Start Records to use

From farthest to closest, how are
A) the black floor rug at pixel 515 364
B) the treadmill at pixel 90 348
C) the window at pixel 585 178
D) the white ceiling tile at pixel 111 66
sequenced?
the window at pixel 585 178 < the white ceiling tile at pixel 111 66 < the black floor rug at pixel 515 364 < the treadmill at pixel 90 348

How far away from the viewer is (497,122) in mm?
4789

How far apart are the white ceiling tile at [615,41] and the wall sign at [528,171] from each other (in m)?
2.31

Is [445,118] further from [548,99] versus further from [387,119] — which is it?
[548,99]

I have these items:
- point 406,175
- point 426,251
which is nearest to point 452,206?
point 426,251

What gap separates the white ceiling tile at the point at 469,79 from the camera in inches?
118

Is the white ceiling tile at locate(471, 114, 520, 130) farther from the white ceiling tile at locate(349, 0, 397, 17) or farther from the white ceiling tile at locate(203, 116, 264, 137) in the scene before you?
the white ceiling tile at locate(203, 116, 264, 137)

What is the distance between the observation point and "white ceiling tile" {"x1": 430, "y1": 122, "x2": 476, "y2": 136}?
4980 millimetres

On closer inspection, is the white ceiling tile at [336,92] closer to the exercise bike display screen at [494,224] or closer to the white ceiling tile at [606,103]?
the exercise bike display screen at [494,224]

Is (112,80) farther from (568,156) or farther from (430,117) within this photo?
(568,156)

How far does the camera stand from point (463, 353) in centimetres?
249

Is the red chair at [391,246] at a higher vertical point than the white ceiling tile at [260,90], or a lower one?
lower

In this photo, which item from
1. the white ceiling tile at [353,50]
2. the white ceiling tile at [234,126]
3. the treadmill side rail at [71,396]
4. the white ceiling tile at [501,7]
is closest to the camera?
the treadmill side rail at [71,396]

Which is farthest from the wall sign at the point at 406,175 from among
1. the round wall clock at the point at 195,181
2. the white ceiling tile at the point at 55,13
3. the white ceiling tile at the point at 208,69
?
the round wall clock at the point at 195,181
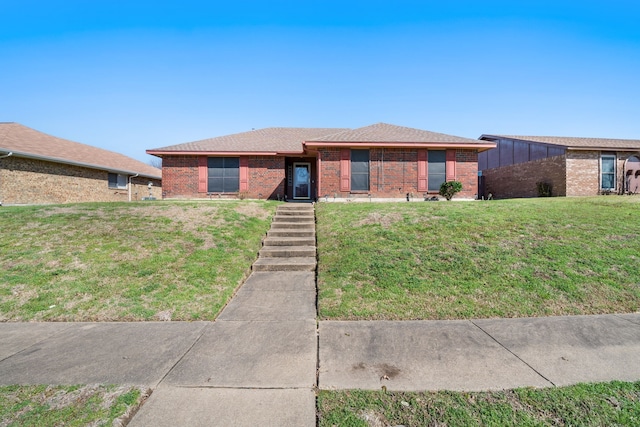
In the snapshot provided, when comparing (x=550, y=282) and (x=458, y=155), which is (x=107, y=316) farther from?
(x=458, y=155)

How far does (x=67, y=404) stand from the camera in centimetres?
236

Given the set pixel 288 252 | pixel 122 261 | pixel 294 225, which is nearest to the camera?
pixel 122 261

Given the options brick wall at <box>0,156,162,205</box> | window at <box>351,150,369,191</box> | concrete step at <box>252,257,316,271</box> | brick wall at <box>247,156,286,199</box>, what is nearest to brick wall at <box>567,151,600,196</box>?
window at <box>351,150,369,191</box>

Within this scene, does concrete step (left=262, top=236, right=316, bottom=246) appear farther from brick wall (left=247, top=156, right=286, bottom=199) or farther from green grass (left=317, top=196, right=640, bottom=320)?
brick wall (left=247, top=156, right=286, bottom=199)

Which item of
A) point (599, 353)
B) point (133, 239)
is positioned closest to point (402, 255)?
point (599, 353)

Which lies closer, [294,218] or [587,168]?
[294,218]

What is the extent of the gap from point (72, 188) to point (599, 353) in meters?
22.5

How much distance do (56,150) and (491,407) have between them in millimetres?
22933

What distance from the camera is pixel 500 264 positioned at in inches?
225

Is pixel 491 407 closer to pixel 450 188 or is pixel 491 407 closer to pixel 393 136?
pixel 450 188

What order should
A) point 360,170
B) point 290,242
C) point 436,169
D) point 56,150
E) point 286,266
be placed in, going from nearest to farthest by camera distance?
point 286,266 → point 290,242 → point 360,170 → point 436,169 → point 56,150

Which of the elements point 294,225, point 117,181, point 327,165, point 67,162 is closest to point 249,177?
point 327,165

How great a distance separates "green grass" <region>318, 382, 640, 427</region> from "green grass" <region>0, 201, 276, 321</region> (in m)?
2.73

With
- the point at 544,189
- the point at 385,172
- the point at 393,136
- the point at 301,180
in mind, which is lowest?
the point at 544,189
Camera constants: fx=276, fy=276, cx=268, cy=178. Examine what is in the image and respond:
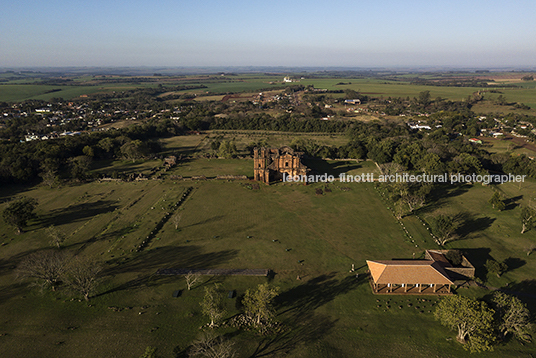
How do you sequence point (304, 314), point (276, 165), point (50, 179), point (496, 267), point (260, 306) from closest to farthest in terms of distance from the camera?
1. point (260, 306)
2. point (304, 314)
3. point (496, 267)
4. point (50, 179)
5. point (276, 165)

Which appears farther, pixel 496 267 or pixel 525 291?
pixel 496 267

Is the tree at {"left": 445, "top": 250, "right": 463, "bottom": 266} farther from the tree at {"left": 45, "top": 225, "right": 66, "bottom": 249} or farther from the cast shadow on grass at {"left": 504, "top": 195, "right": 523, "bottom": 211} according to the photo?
the tree at {"left": 45, "top": 225, "right": 66, "bottom": 249}

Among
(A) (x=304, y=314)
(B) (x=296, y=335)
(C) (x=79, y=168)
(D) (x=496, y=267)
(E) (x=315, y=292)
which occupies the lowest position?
(B) (x=296, y=335)

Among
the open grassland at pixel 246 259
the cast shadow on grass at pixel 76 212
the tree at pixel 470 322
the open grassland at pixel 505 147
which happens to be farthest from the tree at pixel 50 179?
the open grassland at pixel 505 147

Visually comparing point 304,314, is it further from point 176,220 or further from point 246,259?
point 176,220

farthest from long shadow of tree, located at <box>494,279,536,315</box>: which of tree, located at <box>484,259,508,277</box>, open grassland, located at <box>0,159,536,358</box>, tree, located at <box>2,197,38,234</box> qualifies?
tree, located at <box>2,197,38,234</box>

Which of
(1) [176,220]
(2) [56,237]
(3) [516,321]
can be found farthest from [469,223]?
(2) [56,237]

End Records to use

[Problem description]
Please update all of the records above by changing "cast shadow on grass" to "tree shadow on grass" and keeping everything else the same. Leave the pictures out of your answer.

[Reply]
From farthest to closest, how are
A) the black floor rug at pixel 515 364
B) the treadmill at pixel 90 348
C) the window at pixel 585 178
D) the white ceiling tile at pixel 111 66
sequenced?
the window at pixel 585 178 < the white ceiling tile at pixel 111 66 < the black floor rug at pixel 515 364 < the treadmill at pixel 90 348

How far away from the viewer is (497,122) in mm?
4789

How far apart are the white ceiling tile at [615,41] and the wall sign at [528,171] from each other (in m)?
2.31

Is [445,118] further from [548,99] versus further from [387,119] — which is it?
[548,99]

I have these items:
- point 406,175
- point 426,251
which is nearest to point 452,206?
point 426,251

What gap separates the white ceiling tile at the point at 469,79 from the camera in inches?
118

Is the white ceiling tile at locate(471, 114, 520, 130) farther from the white ceiling tile at locate(349, 0, 397, 17) or farther from the white ceiling tile at locate(203, 116, 264, 137) in the scene before you?
the white ceiling tile at locate(203, 116, 264, 137)

What is the distance between the observation point and "white ceiling tile" {"x1": 430, "y1": 122, "x2": 476, "y2": 136}?
4980 millimetres

On closer inspection, is the white ceiling tile at [336,92] closer to the exercise bike display screen at [494,224] or closer to the white ceiling tile at [606,103]?
the exercise bike display screen at [494,224]

Is (112,80) farther from (568,156) or farther from (430,117) within this photo?
(568,156)

How far does the camera stand from point (463, 353) in centimetres?
249

Is the red chair at [391,246] at a higher vertical point than the white ceiling tile at [260,90], or a lower one?
lower

In this photo, which item from
1. the white ceiling tile at [353,50]
2. the white ceiling tile at [234,126]
3. the treadmill side rail at [71,396]
4. the white ceiling tile at [501,7]
is closest to the camera?
the treadmill side rail at [71,396]

Which is farthest from the wall sign at the point at 406,175 from among
1. the round wall clock at the point at 195,181
2. the white ceiling tile at the point at 55,13
3. the white ceiling tile at the point at 208,69
?
the round wall clock at the point at 195,181
In the snapshot provided, when comparing (x=550, y=282) and (x=458, y=155), which is (x=107, y=316) farther from?
(x=458, y=155)

How far does (x=67, y=404) stand from the camera in centimetres?
236

Given the set pixel 288 252 | pixel 122 261 | pixel 294 225, which is nearest to the camera?
pixel 122 261

Given the options brick wall at <box>0,156,162,205</box> | window at <box>351,150,369,191</box> | concrete step at <box>252,257,316,271</box> | brick wall at <box>247,156,286,199</box>, what is nearest to brick wall at <box>567,151,600,196</box>?
window at <box>351,150,369,191</box>

Within this scene, does concrete step (left=262, top=236, right=316, bottom=246) appear farther from brick wall (left=247, top=156, right=286, bottom=199) or farther from green grass (left=317, top=196, right=640, bottom=320)?
brick wall (left=247, top=156, right=286, bottom=199)

Which item of
A) point (599, 353)
B) point (133, 239)
is positioned closest to point (402, 255)?
point (599, 353)

Which lies closer, [294,218] or [587,168]?
[294,218]

What is the extent of the gap from point (72, 188) to point (599, 353) in meters?
22.5

How much distance do (56,150) and (491,407) have between them in millimetres?
22933

What distance from the camera is pixel 500 264 positioned at in inches?
225

Is pixel 491 407 closer to pixel 450 188 or is pixel 491 407 closer to pixel 393 136?
pixel 450 188

What order should
A) point 360,170
B) point 290,242
C) point 436,169
D) point 56,150
E) point 286,266
be placed in, going from nearest to farthest by camera distance?
point 286,266 → point 290,242 → point 360,170 → point 436,169 → point 56,150

Which of the elements point 294,225, point 117,181, point 327,165, point 67,162 is closest to point 249,177?
point 327,165

How great a distance separates "green grass" <region>318, 382, 640, 427</region> from "green grass" <region>0, 201, 276, 321</region> (in m)?
2.73

With
- the point at 544,189
- the point at 385,172
- the point at 393,136
- the point at 301,180
in mind, which is lowest?
the point at 544,189
Camera constants: fx=276, fy=276, cx=268, cy=178. Examine what is in the image and respond:
How do you sequence point (304, 314), point (276, 165), point (50, 179), point (496, 267), point (260, 306) from closest to farthest in terms of distance from the camera?
1. point (260, 306)
2. point (304, 314)
3. point (496, 267)
4. point (50, 179)
5. point (276, 165)

Which appears farther, pixel 496 267 or pixel 525 291?
pixel 496 267

Is the tree at {"left": 445, "top": 250, "right": 463, "bottom": 266} farther from the tree at {"left": 45, "top": 225, "right": 66, "bottom": 249} or farther from the tree shadow on grass at {"left": 504, "top": 195, "right": 523, "bottom": 211} according to the photo?
the tree at {"left": 45, "top": 225, "right": 66, "bottom": 249}

Among
(A) (x=304, y=314)
(B) (x=296, y=335)
(C) (x=79, y=168)
(D) (x=496, y=267)
(E) (x=315, y=292)
which occupies the lowest position?
(B) (x=296, y=335)

Among
the open grassland at pixel 246 259
the tree shadow on grass at pixel 76 212
the tree at pixel 470 322
the open grassland at pixel 505 147
which happens to be farthest from the tree at pixel 50 179?
the open grassland at pixel 505 147

Visually comparing point 304,314, is it further from point 176,220 or further from point 246,259?
point 176,220

farthest from long shadow of tree, located at <box>494,279,536,315</box>: which of tree, located at <box>484,259,508,277</box>, open grassland, located at <box>0,159,536,358</box>, tree, located at <box>2,197,38,234</box> qualifies?
tree, located at <box>2,197,38,234</box>

Which of
(1) [176,220]
(2) [56,237]
(3) [516,321]
can be found farthest from [469,223]?
(2) [56,237]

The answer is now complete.